→ FONTE:
Nel marzo 1799, a causa dell’invasione del Piemonte da parte delle truppe napoleoniche, il sovrano Carlo Emanuele IV si trasferì a Cagliari per restarci fino al 1814. La perdita temporanea di Torino restituì a Cagliari il ruolo di capitale del regno.
I tentativi di riforme per l’ammodernamento della Sardegna
Francesca Sanna Sulis portò avanti la sua attività di imprenditrice della seta nella seconda metà del XVIII secolo quando i Savoia avevano preso possesso dell’Isola da qualche decennio e si apprestavano a varare riforme in campo economico, giuridico e sociale che consolidassero il loro governo.
I Savoia, in effetti, si ritrovarono a governare un territorio non ambito (avrebbero preferito di gran lunga tenere il dominio della Sicilia che era stata temporaneamente assegnata loro dal trattato di Utrecht del 1713), con una possibilità di manovra limitata dalle clausole internazionali. Le loro aspirazioni non miravano ad un controllo del Mediterraneo, non avendo una flotta adeguata, ma alla ricca e vicina Lombardia oramai saldamente in mano austriaca. La Sardegna era, inoltre, un territorio economicamente arretrato e culturalmente molto distante dal Piemonte. Ciò non ostante verranno portati avanti dei difficili, in parte discutibili, tentativi di riforme per colmare il divario con gli stati di terraferma.

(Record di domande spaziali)

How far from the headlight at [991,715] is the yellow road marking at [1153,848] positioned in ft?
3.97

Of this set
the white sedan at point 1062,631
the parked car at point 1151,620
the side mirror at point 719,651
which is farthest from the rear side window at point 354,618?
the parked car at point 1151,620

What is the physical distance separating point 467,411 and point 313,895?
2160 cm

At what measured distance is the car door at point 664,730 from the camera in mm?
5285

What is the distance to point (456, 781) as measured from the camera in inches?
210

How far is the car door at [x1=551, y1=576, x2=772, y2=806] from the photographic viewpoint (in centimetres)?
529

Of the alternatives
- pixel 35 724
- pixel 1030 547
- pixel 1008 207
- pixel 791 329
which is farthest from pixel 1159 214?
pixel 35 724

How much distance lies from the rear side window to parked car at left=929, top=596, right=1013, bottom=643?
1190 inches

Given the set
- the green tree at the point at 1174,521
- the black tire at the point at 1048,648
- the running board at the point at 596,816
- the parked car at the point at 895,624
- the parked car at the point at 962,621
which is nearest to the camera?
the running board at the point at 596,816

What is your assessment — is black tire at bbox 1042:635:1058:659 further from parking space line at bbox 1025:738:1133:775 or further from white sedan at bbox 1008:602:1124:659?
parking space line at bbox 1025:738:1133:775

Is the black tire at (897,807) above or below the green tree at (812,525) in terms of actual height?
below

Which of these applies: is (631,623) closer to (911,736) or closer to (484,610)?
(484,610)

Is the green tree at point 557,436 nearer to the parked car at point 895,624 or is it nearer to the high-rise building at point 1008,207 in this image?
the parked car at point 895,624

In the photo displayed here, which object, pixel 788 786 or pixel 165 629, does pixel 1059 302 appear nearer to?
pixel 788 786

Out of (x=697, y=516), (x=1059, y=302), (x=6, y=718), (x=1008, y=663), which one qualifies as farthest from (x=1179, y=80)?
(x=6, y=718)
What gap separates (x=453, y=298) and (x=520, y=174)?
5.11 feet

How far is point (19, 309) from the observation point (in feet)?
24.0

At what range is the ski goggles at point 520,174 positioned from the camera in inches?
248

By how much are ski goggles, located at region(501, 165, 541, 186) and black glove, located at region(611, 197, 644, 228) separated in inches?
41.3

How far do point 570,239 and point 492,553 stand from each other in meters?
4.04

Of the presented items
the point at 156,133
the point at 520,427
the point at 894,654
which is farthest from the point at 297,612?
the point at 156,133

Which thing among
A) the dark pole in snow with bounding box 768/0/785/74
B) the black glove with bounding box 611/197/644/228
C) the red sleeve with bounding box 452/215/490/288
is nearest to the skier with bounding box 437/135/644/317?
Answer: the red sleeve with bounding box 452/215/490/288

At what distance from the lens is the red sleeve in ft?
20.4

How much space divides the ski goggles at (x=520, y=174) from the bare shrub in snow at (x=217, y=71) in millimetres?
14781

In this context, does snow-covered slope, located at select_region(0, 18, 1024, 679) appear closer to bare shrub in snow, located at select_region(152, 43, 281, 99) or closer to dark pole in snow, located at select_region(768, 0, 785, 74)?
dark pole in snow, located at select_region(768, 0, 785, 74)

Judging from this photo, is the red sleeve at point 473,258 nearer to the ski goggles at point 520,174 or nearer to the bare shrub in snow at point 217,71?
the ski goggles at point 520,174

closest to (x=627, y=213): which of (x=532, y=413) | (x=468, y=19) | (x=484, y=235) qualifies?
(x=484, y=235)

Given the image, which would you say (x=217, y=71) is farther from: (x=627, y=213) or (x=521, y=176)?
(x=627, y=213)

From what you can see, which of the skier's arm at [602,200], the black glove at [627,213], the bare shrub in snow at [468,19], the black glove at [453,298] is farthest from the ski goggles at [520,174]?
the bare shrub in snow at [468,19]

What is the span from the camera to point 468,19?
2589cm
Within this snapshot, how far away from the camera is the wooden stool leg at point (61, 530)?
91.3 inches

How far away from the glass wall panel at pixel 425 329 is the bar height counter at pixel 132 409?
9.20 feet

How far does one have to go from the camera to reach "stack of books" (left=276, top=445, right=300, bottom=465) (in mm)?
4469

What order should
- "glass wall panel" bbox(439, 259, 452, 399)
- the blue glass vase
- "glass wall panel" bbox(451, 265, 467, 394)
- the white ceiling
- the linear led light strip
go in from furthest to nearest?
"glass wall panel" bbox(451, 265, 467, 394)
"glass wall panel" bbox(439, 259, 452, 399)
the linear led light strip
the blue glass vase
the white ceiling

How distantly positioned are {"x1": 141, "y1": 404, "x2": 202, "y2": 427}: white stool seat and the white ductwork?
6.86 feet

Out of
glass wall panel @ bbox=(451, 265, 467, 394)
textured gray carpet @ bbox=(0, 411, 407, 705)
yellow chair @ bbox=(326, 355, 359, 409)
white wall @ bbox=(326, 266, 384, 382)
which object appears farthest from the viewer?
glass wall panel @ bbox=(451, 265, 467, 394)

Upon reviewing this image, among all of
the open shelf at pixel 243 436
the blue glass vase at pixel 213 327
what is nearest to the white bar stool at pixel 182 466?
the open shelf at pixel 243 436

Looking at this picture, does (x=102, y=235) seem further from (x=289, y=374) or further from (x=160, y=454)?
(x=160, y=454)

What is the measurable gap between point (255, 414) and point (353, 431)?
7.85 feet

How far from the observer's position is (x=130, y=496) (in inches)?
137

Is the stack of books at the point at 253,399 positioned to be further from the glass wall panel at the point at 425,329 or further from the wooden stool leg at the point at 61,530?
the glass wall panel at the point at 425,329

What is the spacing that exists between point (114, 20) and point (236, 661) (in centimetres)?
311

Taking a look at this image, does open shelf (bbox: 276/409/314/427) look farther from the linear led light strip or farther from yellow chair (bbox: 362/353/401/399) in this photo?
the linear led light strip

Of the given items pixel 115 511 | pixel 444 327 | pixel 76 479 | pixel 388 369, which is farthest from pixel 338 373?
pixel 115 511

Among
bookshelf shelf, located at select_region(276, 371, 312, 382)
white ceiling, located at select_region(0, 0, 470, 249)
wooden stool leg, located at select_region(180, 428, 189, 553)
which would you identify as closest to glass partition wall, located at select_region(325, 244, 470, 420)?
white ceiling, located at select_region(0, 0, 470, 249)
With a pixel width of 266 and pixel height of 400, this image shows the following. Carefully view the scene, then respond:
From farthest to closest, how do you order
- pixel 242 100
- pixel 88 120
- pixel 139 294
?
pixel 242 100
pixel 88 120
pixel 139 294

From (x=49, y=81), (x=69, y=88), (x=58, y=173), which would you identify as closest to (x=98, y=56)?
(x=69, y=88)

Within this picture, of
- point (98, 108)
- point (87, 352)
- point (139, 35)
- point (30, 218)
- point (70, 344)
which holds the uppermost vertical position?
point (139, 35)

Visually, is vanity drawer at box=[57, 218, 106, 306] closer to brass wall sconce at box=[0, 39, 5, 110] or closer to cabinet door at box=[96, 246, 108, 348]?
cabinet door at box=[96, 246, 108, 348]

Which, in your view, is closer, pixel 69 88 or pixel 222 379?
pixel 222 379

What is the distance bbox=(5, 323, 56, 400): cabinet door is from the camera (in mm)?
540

→ CONSEGNA:
Riporta senza modifiche il passo del testo sulla Sardegna sabauda che va da "Nel marzo 1799, a" fino a "il loro governo." compreso. I record non hanno alcun ruolo in questo lavoro.

→ SOLUZIONE:
Nel marzo 1799, a causa dell’invasione del Piemonte da parte delle truppe napoleoniche, il sovrano Carlo Emanuele IV si trasferì a Cagliari per restarci fino al 1814. La perdita temporanea di Torino restituì a Cagliari il ruolo di capitale del regno.
I tentativi di riforme per l’ammodernamento della Sardegna
Francesca Sanna Sulis portò avanti la sua attività di imprenditrice della seta nella seconda metà del XVIII secolo quando i Savoia avevano preso possesso dell’Isola da qualche decennio e si apprestavano a varare riforme in campo economico, giuridico e sociale che consolidassero il loro governo.